# Best 9mm non-hollow point defense ammo (NJ)



## Bisley44 (Sep 4, 2017)

Looking for recommendations on the best self-defense ammo that is legal in New Jersey. While JHP is legal in the home it's just not worth the legal risk here. I did see a post about 9mm Federal Guard Dog EFMJ but it comes up as unavailable or out of stock. I've checked quite a few sites and the result is always the same... unavailable.


----------



## Blackhawkman (Apr 9, 2014)

Move? west of the Mississippi river?


----------



## berettatoter (Sep 1, 2011)

Bisley44 said:


> Looking for recommendations on the best self-defense ammo that is legal in New Jersey. While JHP is legal in the home it's just not worth the legal risk here. I did see a post about 9mm Federal Guard Dog EFMJ but it comes up as unavailable or out of stock. I've checked quite a few sites and the result is always the same... unavailable.


Have you looked around any gun stores? The sell Guard Dog ammo around my parts.


----------



## sudo (Aug 29, 2017)

Buffalobore has a hardcast lead flat point load you might want to look at.

Also, maybe Hornady Critical Defense might not count as hollow point given the red insert thingy.


----------



## win231 (Aug 5, 2015)

I would keep one important issue in mind: Reliability. Most hollow-point ammo has a rounded nose similar to FMJ. That's what ensures reliable feeding. A flat-nosed bullet may cause malfunctions & you don't want to be clearing malfunctions in an emergency. Reliability is more important than stopping power, so if I couldn't use JHP, I'd use FMJ.


----------
============================================================
=== Given exercise 1 ===
Please identify each line of the entries below that contains the word "vest" and copy those lines.

=== Records ===
============================================================
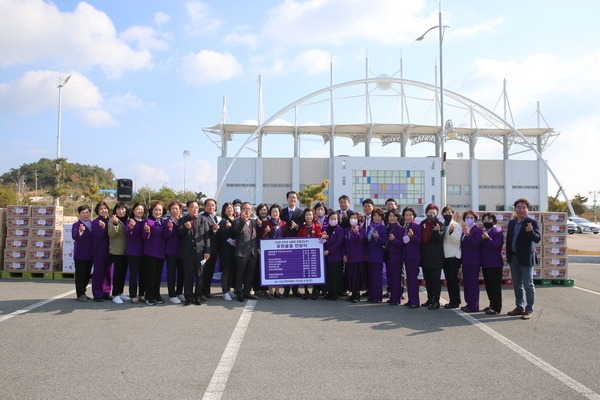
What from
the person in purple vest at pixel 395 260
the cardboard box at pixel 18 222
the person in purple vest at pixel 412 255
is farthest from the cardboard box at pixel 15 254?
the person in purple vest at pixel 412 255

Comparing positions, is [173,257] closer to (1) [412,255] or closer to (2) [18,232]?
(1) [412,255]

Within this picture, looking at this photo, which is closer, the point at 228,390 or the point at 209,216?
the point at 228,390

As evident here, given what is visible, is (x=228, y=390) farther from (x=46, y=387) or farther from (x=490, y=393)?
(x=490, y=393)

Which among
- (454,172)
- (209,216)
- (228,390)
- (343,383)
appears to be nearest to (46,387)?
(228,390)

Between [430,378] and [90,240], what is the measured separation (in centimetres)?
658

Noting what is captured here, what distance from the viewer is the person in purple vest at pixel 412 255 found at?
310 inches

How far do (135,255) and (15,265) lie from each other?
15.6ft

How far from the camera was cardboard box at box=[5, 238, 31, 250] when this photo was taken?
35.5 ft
============================================================
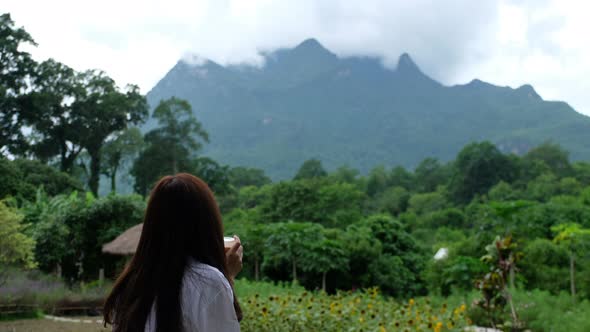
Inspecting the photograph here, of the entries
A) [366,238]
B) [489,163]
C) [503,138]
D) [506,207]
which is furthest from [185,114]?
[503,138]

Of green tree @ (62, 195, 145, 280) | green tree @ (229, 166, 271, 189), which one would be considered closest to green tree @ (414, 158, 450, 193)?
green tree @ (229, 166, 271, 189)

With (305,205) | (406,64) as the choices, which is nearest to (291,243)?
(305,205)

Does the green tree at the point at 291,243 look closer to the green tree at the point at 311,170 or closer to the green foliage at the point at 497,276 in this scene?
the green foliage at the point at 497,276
============================================================
=== Given exercise 2 ===
In the forum thread on non-hollow point defense ammo, which maker does sudo say offers a hardcast lead flat point load?

=== Full response 1 ===
the person in purple vest at pixel 395 260
the person in purple vest at pixel 412 255
the person in purple vest at pixel 412 255
Noting what is captured here, what distance from the viewer is the person in purple vest at pixel 412 255 found at?

=== Full response 2 ===
Buffalobore